— start —
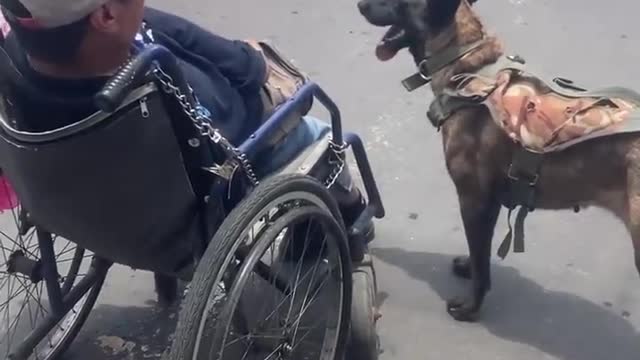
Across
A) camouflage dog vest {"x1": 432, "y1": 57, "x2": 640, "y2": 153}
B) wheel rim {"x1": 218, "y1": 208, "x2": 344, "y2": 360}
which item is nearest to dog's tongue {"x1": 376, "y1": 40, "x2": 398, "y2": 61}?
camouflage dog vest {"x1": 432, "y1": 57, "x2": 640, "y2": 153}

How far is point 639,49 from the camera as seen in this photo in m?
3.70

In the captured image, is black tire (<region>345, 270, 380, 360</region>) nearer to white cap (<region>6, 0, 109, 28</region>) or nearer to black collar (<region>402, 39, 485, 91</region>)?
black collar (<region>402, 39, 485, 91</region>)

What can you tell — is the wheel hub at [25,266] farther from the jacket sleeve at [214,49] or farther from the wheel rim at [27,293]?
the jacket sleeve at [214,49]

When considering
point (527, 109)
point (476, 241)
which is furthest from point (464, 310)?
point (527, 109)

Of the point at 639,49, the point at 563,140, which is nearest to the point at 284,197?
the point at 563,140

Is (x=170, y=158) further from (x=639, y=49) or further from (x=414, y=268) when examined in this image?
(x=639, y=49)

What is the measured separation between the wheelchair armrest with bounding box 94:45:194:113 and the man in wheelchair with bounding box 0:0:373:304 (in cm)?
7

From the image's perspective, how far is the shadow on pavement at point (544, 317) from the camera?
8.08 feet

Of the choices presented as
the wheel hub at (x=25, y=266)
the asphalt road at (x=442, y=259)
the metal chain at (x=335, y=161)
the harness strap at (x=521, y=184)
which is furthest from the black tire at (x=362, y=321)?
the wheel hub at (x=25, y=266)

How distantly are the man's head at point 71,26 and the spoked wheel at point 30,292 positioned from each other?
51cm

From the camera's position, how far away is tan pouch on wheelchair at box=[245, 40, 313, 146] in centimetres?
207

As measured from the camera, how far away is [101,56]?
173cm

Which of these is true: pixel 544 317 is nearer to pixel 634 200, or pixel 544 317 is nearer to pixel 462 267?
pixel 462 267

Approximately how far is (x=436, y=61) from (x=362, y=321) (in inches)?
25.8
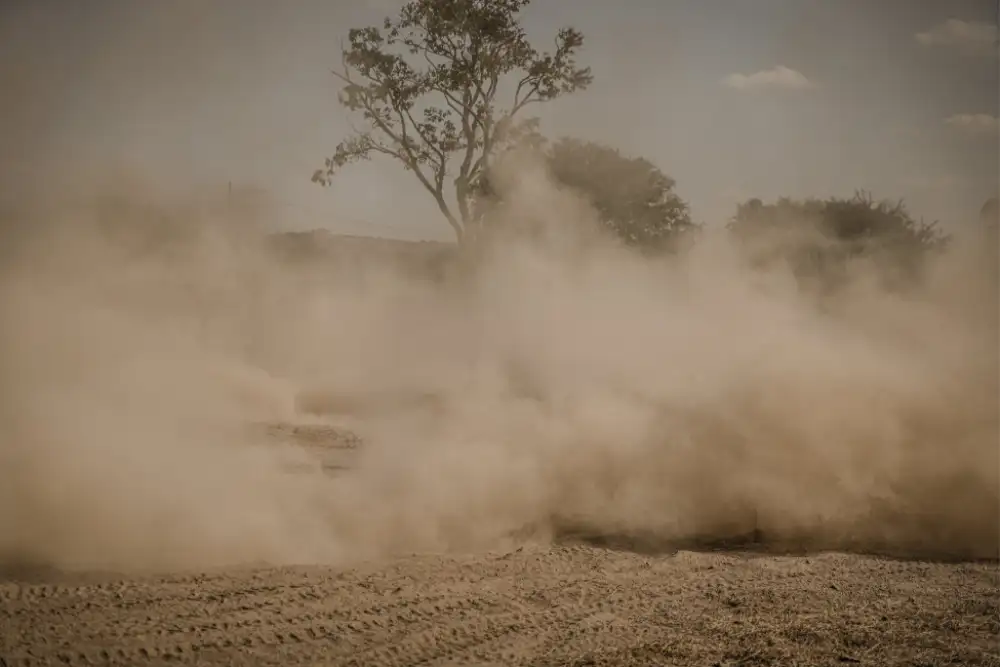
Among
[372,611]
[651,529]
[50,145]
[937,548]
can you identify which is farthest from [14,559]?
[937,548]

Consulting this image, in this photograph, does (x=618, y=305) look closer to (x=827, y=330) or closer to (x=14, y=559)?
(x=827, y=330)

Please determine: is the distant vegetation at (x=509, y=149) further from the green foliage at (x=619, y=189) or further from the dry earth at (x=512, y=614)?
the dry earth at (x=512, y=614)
— end —
#### INSTRUCTION
Make an exact reproduction of the listing above, without any pictures.

#### EXPECTED ANSWER
Across
A) camouflage dog vest {"x1": 432, "y1": 57, "x2": 640, "y2": 153}
B) wheel rim {"x1": 218, "y1": 208, "x2": 344, "y2": 360}
which item is nearest to dog's tongue {"x1": 376, "y1": 40, "x2": 398, "y2": 61}?
camouflage dog vest {"x1": 432, "y1": 57, "x2": 640, "y2": 153}

How far is point 639,49 from the camera as seen in this photo in m?
3.70

In the captured image, is black tire (<region>345, 270, 380, 360</region>) nearer to white cap (<region>6, 0, 109, 28</region>) or nearer to black collar (<region>402, 39, 485, 91</region>)?
black collar (<region>402, 39, 485, 91</region>)

What can you tell — is the wheel hub at [25,266] farther from the jacket sleeve at [214,49] or farther from the wheel rim at [27,293]?
the jacket sleeve at [214,49]

When considering
point (527, 109)
point (476, 241)
which is furthest from point (464, 310)?
point (527, 109)

Of the point at 639,49, the point at 563,140, which is nearest to the point at 284,197?
the point at 563,140

Is (x=170, y=158) further from (x=639, y=49) or further from (x=414, y=268) when examined in this image?
(x=639, y=49)

What is the measured separation between the wheelchair armrest with bounding box 94:45:194:113 and the man in wheelchair with bounding box 0:0:373:304 (in cm)?
7

From the image's perspective, how far is the shadow on pavement at point (544, 317) from the camera?
8.08 feet

Of the choices presented as
the wheel hub at (x=25, y=266)
the asphalt road at (x=442, y=259)
the metal chain at (x=335, y=161)
the harness strap at (x=521, y=184)
which is furthest from the black tire at (x=362, y=321)?
the wheel hub at (x=25, y=266)

How distantly are the man's head at point 71,26 and the spoked wheel at point 30,292 positioned from each other?
51cm

From the camera's position, how far away is tan pouch on wheelchair at box=[245, 40, 313, 146] in centimetres?
207

As measured from the camera, how far away is [101,56]?
173cm

Which of these is true: pixel 544 317 is nearer to pixel 634 200, or pixel 544 317 is nearer to pixel 462 267?
pixel 462 267

Approximately how far is (x=436, y=61) from (x=362, y=321) (in inches)?
25.8
Among
[372,611]
[651,529]
[50,145]
[937,548]
can you identify which is farthest from [14,559]?
[937,548]

Consulting this image, in this photograph, does (x=618, y=305) look closer to (x=827, y=330) or closer to (x=14, y=559)?
(x=827, y=330)

Please determine: is the distant vegetation at (x=509, y=149) further from the green foliage at (x=619, y=189) or further from the dry earth at (x=512, y=614)?
the dry earth at (x=512, y=614)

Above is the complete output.